Profitability Challenges: The 12.4% decline in PAT and subdued ROCE highlight ongoing pressures on net profitability and capital returns.

Valuation Appeal: The stock’s low P/E (7.33-7.51) and P/BV (0.53-0.62) ratios, alongside attractive EV multiples, mark it as undervalued relative to peers.

Rating Upgrade: The Mojo Grade upgrade to Hold reflects cautious optimism amid stabilising financial trends and improved valuation, though technical indicators remain mixed.
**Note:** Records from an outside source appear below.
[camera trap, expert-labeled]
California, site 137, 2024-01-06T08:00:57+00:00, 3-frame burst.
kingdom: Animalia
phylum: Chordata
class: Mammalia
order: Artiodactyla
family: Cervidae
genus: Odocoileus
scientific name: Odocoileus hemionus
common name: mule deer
Price Volatility and Underperformance: The stock’s 10.21% weekly decline far outpaced the Sensex’s 0.78% fall, underscoring persistent volatility and investor caution.

Conclusion

Manaksia Ltd’s week was characterised by a sharp stock price decline driven by mixed quarterly results, valuation reassessment, and a cautious upgrade in investment rating. While operational metrics showed improvement, profitability pressures and a challenging sector environment weighed on investor sentiment. The stock’s attractive valuation metrics offer some support, but the persistent underperformance relative to the Sensex and mixed technical signals counsel prudence. The Hold rating reflects a wait-and-watch stance pending clearer signs of sustained growth and margin recovery.